Title:The Beauty in Breakinge
Authors: Michele Harper, MD
Publisher: Riverhead Books
Publication Date: July 2020
Price: $27.00, hardcover, 304 pages

As chief resident at Lincoln Hospital in the South Bronx and later as ER staff in inner-city hospitals in Philadelphia, Dr. Harper has been knee-deep in life’s worst traumas: gunshot wounds, car crashes, tenement fire victims, and domestic violence.

Yet it is the intimate slow-burn stories about her patients and the lessons shared and learned that give this book its page-turning momentum and human gravitas. Dr. Harper writes in the introduction: “I am the doctor whose palms bolster the head of a 22-year-old man with a gunshot wound to the brain. I support the baby as she takes her first breath outside the womb. I hug the wife whose husband is dying of advanced liver disease…. Most of my job is to keep death at bay. When I’m successful, I send the patient back into the world; when not, I’m there as life passes away.”

Tough Childhood

The Beauty in Breaking is organized into 11 chapters. Aside from Dr. Harper’s own compelling story, each chapter is a case study of a patient encounter in the ER, which run the gamut of experiences when people are seriously injured, both physically and emotionally. Unlike primary care or oncology, the doctor-patient encounter in the ER is transitory, a hands-on meeting in the midst of fear and pain; then it is over.
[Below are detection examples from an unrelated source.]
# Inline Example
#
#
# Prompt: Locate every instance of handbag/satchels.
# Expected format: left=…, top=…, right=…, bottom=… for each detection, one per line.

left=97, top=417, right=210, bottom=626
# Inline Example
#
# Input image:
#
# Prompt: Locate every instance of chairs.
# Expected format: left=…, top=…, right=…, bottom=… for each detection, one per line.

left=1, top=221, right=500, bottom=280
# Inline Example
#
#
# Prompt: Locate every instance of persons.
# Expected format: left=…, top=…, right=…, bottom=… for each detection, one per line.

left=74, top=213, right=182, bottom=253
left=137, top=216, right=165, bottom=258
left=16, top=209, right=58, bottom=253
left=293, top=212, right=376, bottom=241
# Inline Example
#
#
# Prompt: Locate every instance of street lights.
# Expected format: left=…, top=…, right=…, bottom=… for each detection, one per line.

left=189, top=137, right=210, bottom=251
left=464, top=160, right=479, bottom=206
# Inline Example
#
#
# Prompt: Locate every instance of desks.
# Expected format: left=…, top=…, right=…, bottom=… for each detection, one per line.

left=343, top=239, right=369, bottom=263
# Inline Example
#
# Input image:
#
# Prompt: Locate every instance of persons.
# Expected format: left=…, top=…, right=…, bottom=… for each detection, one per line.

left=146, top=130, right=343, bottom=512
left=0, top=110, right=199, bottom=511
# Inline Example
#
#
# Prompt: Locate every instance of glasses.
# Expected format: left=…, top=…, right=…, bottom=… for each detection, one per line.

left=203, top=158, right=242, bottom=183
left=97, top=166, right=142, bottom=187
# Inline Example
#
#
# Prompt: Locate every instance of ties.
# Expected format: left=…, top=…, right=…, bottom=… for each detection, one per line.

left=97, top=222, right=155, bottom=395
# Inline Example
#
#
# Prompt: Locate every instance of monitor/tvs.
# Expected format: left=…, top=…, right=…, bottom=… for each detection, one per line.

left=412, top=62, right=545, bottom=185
Dr. Harper shares her own challenges and triumphs. Brought up in Washington, DC in an abusive family, Dr. Harper recalled one of numerous descents into darkness when her teenaged brother was fighting her father to protect her mother. Dr. Harper had no choice but to dial 911 because she did not feel safe.

“The job of my youth had been to get out of that house and out of that life,” Dr. Harper writes. She was bright and ambitious, finally escaping her troubled home in DC for the rarified lecture halls of Harvard University, where she met her husband.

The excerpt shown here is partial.